Thus, it is my position that the LWV, by including bot not limited to California GC 82007, if they called their event a CANDIDATE FORUM, as they did, then I was a Candidate, and should have been allowed participation with all other candidates. Anything less is a violation of the Unruh act by the LWV. The LWV admitted the event was co-sponsored with the Church, a church that favored candidates over write-in candidates, and admitted the bias of the LWV under IRS regulations, and bias and arbitrary treatment prohibited under Unruh.

(3) ARBITRARY TREATMENT PERSONAL BELIEFS. ARBITRARY DISCRIMINATION PROHIBITED

The Act’s “fundamental purpose” is “to secure to all persons equal access to public accommodations ‘no matter’ ” their personal characteristics. (Harris, supra, 52 Cal.3d at p. 1169.) To accomplish this purpose, the Act prohibits “arbitrary discrimination by business establishments.” (In re Cox (1970) 3 Cal.3d 205, 216 (Cox); Sargoy, supra, 8 Cal.App.4th at p. 1043 [the Act renders unlawful “arbitrary, invidious or unreasonable discrimination”].)

The statute expressly provides that it does not apply to facially neutral policies: “This section shall not be construed to confer any right or privilege on a person … that is applicable alike to persons” regardless of sex, sexual orientation, medical condition, and other classes. (Civ. Code, § 51, subd. (c) [emphasis added].) Thus, “[a] policy that is neutral on its face is not actionable under the Unruh Act, even when it has a disproportionate impact on a protected class.” (Turner, 167 Cal.App.4th at 1408 [emphasis added].)

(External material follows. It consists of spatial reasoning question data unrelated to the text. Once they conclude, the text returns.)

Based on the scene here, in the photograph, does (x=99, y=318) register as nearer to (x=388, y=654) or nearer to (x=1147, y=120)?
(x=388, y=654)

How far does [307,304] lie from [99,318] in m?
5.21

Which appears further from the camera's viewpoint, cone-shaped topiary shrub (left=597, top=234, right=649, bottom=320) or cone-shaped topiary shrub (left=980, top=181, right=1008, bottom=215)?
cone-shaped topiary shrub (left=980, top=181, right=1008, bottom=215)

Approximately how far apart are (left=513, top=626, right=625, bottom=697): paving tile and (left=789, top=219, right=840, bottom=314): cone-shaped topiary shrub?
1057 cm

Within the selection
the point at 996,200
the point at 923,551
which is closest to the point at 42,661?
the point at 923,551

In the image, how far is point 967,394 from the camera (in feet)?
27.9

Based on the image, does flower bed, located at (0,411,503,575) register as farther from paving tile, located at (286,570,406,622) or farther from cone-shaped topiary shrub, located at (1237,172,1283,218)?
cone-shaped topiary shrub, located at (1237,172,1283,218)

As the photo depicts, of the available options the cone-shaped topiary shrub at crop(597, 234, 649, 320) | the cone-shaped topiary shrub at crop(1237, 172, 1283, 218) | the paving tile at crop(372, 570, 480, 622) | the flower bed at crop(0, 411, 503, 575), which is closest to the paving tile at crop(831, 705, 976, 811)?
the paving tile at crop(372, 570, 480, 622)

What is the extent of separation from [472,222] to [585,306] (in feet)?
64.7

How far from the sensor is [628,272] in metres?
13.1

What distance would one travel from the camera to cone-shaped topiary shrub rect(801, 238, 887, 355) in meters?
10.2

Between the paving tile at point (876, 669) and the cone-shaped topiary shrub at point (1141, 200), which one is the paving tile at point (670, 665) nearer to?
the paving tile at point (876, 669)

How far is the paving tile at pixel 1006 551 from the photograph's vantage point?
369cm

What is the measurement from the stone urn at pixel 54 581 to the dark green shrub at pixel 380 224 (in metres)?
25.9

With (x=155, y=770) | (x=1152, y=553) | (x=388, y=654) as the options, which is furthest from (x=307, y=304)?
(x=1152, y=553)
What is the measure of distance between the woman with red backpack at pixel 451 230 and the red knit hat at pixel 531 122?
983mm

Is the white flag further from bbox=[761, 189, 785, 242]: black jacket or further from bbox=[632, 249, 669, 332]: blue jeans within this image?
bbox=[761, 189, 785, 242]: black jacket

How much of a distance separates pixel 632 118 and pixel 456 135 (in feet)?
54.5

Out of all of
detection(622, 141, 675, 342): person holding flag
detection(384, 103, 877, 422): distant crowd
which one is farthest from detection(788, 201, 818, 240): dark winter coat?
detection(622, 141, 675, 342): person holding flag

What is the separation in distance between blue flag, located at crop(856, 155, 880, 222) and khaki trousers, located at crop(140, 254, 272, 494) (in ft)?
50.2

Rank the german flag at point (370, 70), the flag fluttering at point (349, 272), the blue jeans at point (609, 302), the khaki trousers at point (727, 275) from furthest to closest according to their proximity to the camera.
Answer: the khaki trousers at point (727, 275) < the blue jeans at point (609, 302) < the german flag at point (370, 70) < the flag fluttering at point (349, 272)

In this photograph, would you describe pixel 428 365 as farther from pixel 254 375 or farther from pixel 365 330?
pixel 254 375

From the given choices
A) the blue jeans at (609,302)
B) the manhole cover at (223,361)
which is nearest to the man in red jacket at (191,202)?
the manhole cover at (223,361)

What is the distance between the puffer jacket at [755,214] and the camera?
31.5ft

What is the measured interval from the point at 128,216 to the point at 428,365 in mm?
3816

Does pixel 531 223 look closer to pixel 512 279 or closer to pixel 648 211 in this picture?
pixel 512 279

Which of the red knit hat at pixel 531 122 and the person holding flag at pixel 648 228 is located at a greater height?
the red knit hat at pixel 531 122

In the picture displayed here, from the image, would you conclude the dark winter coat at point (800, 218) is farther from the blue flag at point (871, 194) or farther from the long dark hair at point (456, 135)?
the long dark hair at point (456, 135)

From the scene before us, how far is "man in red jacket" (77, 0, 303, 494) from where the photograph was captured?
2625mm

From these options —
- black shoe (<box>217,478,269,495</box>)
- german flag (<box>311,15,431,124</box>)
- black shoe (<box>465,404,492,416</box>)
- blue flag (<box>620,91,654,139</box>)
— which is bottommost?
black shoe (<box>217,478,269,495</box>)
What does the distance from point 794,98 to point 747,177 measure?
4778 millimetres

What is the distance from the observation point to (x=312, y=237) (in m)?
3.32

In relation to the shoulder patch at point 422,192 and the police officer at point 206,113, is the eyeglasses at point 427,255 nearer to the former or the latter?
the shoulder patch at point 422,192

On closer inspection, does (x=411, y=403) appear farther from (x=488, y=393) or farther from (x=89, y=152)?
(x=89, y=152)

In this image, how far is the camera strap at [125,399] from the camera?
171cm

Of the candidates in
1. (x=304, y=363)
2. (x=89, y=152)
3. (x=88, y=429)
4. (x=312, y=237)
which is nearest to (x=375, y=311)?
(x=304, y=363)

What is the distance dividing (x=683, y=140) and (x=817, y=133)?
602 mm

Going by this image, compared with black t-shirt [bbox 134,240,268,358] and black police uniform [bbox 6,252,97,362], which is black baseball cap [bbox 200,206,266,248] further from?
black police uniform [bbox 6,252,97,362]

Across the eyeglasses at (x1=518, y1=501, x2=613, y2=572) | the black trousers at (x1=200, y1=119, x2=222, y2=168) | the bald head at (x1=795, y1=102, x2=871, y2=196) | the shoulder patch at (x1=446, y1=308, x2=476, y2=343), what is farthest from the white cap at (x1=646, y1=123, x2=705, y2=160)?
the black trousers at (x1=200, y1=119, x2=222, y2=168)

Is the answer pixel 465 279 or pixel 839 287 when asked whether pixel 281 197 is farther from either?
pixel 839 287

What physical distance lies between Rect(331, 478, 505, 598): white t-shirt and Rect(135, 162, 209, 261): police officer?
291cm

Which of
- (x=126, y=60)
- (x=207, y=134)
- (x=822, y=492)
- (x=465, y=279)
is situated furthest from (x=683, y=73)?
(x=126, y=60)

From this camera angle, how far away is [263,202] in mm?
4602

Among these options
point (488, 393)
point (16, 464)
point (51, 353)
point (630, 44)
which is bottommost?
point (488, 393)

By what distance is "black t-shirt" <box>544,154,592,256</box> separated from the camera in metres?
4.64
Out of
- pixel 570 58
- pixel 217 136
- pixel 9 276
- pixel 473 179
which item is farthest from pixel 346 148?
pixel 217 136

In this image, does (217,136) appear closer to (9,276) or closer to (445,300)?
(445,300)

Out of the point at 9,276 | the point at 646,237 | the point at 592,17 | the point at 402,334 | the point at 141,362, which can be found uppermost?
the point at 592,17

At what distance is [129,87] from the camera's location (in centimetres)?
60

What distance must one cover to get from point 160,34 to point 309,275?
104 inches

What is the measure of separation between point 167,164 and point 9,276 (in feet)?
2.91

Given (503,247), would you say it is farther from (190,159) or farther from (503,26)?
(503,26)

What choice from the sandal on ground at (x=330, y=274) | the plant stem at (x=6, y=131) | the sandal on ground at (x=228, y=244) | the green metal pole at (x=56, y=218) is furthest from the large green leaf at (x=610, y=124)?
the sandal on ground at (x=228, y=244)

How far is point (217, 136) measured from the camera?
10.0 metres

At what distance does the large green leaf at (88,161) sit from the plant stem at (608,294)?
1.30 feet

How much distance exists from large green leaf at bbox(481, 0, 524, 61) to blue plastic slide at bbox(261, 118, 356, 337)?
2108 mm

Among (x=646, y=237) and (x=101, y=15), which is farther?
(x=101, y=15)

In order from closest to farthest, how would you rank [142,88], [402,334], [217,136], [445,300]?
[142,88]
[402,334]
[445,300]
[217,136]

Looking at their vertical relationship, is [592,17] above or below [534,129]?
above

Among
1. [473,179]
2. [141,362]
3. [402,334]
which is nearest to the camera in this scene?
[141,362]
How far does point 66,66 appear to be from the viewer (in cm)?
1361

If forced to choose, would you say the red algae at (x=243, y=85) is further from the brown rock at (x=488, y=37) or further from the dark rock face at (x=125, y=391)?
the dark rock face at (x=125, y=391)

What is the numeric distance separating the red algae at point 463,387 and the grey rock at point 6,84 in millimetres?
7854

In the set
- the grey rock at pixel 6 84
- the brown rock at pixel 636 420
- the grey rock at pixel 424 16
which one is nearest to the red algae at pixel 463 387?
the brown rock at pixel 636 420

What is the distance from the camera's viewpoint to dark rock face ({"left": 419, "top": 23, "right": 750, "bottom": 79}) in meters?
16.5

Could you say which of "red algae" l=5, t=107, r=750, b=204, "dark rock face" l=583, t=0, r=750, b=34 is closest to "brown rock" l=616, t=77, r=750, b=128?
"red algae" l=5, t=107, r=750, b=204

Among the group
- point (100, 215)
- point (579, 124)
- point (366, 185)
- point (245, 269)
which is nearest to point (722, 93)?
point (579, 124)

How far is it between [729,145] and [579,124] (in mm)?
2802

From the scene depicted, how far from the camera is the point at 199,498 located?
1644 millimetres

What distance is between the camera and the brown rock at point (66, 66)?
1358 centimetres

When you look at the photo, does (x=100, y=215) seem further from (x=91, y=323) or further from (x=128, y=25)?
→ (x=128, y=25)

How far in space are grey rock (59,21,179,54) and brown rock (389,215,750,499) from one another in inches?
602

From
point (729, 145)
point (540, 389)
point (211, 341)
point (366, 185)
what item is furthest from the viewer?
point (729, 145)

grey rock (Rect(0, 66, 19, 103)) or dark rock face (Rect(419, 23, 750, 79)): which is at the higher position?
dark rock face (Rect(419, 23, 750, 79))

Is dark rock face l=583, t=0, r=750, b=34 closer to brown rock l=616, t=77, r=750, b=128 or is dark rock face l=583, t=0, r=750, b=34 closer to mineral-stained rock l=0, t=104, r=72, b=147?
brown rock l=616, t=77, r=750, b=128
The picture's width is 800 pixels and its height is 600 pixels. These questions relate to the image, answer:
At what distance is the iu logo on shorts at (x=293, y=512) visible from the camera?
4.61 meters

The practice of the LWV allowing certain Candidates to participate, intentional as they have admitted, is not applicable alike to persons “regardless of” the enumerated and non- enumerated classes. Their benefit was not applicable to me. Therefore the practice of excluding myself from the benefits of the candidate forum violated Unruh.

WRITE-IN CANDIDATE IS SPECIFIED IN ATTACHMENTS TO THE COMPLAINT- ENTITLED “Complaint of Discrimination Under the Provisions of the California Fair Employment and Housing Act RE UNRUH and Governor Gavin Newsom – DATED AND SIGNED APRIL 2, 2020. Received by the DFEH

The phrase “write-in candidate” is mentioned eight times.
(4) The Unruh Act Bars Intentional Discrimination

The central principle of the Unruh Act is a prohibition of intentional discrimination based on certain characteristics. The California Supreme Court has explained: “the language and history of the Unruh Act indicate that the legislative object was to prohibit intentional discrimination …. [A] plaintiff must … plead and prove a case of intentional discrimination to recover under the Act.”

(Harris, 52 Cal.3d at 1149 [rejecting Unruh claim on demurrer; italics in original, bold added].)22 The statute requires an allegation that a defendant adopted or applied its policy for the purpose of accomplishing discrimination or as a disguised device to accomplish discrimination. (Koebke, 36 Cal.4th at 854.. https://www.supremecourt.gov/DocketPDF/19/19- 1135/141465/20200413114040349_Dignity%20Health%20Brief.pdf

April 2, 2020, signed complaint- p. 8 – Exhibit:

“The actions stated herein were done with malice, with the intent to cause harm to the Claimant. This is a claim/complaint for continuing damages. “ (G. Johnson)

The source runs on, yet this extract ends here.